Another example, if num_heads has a value of 6 and key_dim a value of 4, the size of key_bias is [num_heads = 6, key_dim = 4].
- key_kernel = [key[2], num_heads, key_dim]
The size of key_kernel depends on the input size of key, the num_heads parameter and the key_dim parameter of the MultiHeadAttention layer. For the input size of key, it will take the value at index 2.
For example, if key has a size of [batch_size = 5, Tv = 3, dim = 2], num_heads a value of 8 and key_dim a value of 5, then the size of key_kernel is [dim = 2, num_heads = 8, key_dim = 5].
Another example, if key has a size of [batch_size = 10, Tv = 9, dim = 4], num_heads a value of 6 and key_dim a value of 5, then the size of key_kernel is [dim = 4, num_heads = 6, key_dim = 5].
- query_bias = [num_heads, key_dim]
The size of query_bias depends on the num_heads parameter and the key_dim parameter of the MultiHeadAttention layer.
For example, if num_heads has a value of 8 and key_dim a value of 5, the size of query_bias is [num_heads = 8, key_dim = 5].
Another example, if num_heads has a value of 6 and key_dim a value of 4, the size of query_bias is [num_heads = = 6, key_dim = 4].
- query_kernel = [query[2], num_heads, key_dim]

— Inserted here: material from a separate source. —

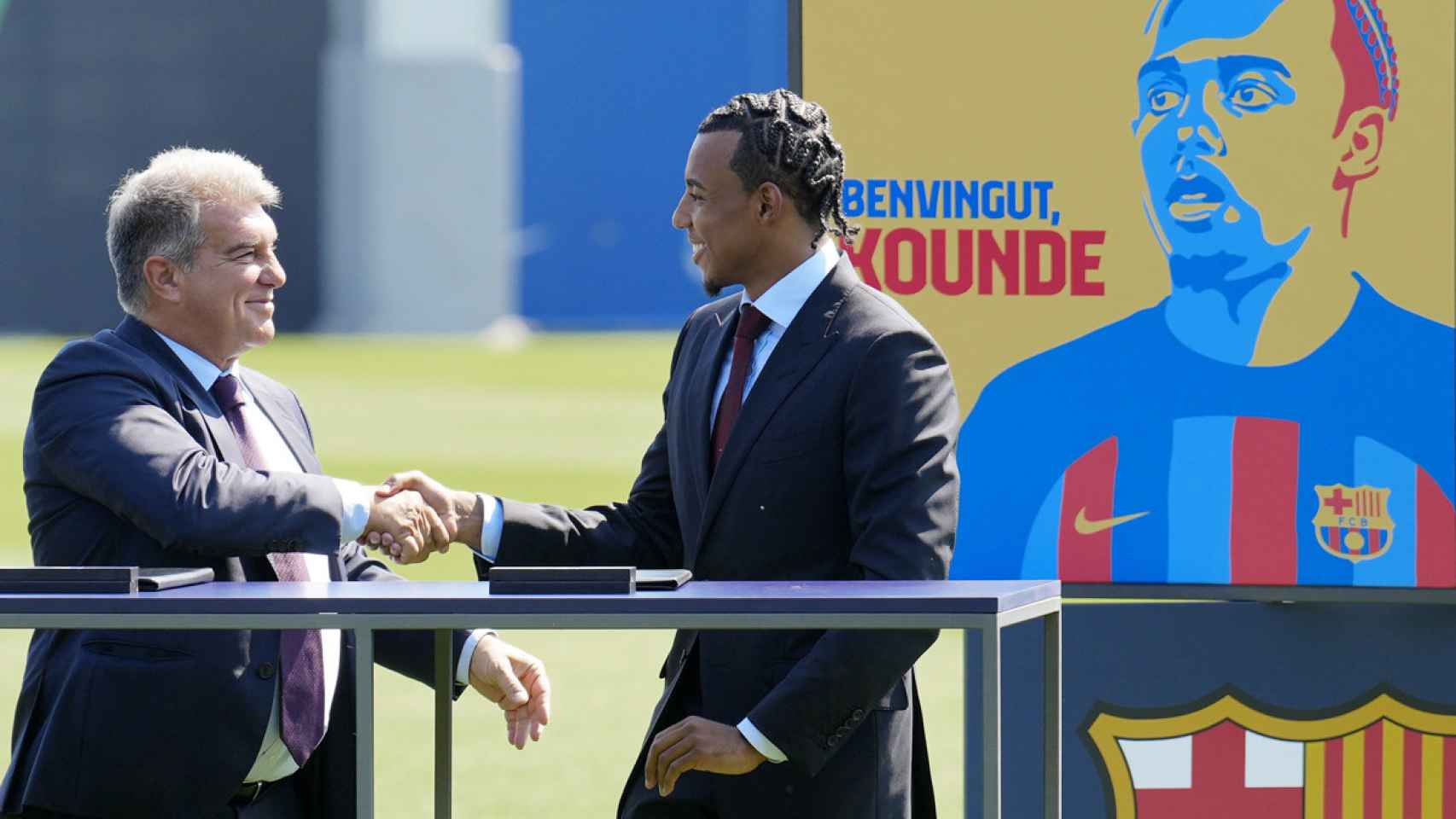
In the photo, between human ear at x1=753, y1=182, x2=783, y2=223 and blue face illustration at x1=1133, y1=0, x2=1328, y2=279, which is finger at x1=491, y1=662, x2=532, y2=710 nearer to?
human ear at x1=753, y1=182, x2=783, y2=223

The size of query_kernel depends on the query input size, the num_heads parameter and the key_dim parameter of the MultiHeadAttention layer. For the query input size, it will take the value at index 2.
For example, if query has a size of [batch_size = 5, Tq = 3, dim = 2], num_heads a value of 8 and key_dim a value of 5, then the size of query_kernel is [dim = 2, num_heads = 8, key_dim = 5].
Another example, if query has a size of [batch_size = 10, Tq = 9, dim = 4], num_heads a value of 6 and key_dim a value of 5, then the size of query_kernel is [dim = 4, num_heads = 6, key_dim = 5].